Dans Femme à l’éventail, l’éventail noir et fermé qui remplace le corps d’Octavia, est un «signe» qui parle de la mort. L’éventail est un objet qui se plie et cette caractéristique est associée aux phases de la lune qui croît jusqu’à la pleine lune et décroît jusqu’à sa disparition, pour renaître quelques jours après, dans un cycle éternel de mort et de résurrection. Comme symbole lunaire, il se rapporte à la femme et à ses cycles de fertilité135. L’éventail nous parle de vie et de mort, de la fertilité féminine et de sa dépendance envers le cosmos.

Un an plus tard, Picasso récupéra l’éventail et sa signification dans les Paysannes d’Andorre. En tant que symbole de fertilité  mort-résurrection, l’éventail ramène également à Composition : paysans.

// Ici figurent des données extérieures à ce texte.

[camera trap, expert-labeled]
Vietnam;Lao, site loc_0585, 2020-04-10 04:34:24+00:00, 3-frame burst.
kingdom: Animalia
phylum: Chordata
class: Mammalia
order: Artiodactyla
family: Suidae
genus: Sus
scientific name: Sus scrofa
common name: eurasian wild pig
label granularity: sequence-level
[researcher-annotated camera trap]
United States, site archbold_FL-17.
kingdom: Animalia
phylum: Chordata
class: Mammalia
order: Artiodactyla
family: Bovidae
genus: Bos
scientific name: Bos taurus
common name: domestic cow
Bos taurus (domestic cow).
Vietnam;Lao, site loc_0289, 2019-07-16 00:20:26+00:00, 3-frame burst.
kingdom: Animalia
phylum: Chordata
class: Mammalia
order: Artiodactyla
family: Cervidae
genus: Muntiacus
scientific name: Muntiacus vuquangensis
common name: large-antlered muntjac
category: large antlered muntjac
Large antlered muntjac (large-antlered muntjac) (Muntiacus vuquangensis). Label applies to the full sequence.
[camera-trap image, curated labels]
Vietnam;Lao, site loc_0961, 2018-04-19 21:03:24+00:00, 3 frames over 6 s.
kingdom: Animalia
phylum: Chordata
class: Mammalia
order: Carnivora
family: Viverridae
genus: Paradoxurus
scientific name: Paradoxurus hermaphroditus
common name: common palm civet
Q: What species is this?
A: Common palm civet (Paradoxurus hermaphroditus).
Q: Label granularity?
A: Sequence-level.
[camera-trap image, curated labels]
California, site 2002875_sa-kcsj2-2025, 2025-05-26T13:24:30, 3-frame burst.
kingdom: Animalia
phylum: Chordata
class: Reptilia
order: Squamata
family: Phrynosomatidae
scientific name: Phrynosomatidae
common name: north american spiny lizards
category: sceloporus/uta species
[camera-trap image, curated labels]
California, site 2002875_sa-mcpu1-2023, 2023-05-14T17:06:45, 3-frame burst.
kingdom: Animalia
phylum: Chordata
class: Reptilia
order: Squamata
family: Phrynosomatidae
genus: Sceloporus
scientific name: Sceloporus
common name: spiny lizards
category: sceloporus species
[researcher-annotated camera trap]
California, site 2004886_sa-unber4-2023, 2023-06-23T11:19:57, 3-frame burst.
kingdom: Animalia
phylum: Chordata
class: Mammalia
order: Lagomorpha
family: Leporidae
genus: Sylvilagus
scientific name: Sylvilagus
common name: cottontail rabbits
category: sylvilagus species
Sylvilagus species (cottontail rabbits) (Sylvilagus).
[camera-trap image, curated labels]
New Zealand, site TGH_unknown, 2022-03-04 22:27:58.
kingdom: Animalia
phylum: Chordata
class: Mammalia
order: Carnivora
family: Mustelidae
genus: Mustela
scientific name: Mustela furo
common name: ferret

La dépendance des Andorranes envers les cycles de la nature pour leur survie renforce le symbolisme de l’éventail. Placé au centre, frôlant les deux femmes, il est essentiel pour interpréter l’œuvre et sa future évolution. Étant donné son emplacement et son lien avec la fertilité féminine, l’éventail pourrait aussi faire allusion à la possible relation mère-fille des deux Paysannes.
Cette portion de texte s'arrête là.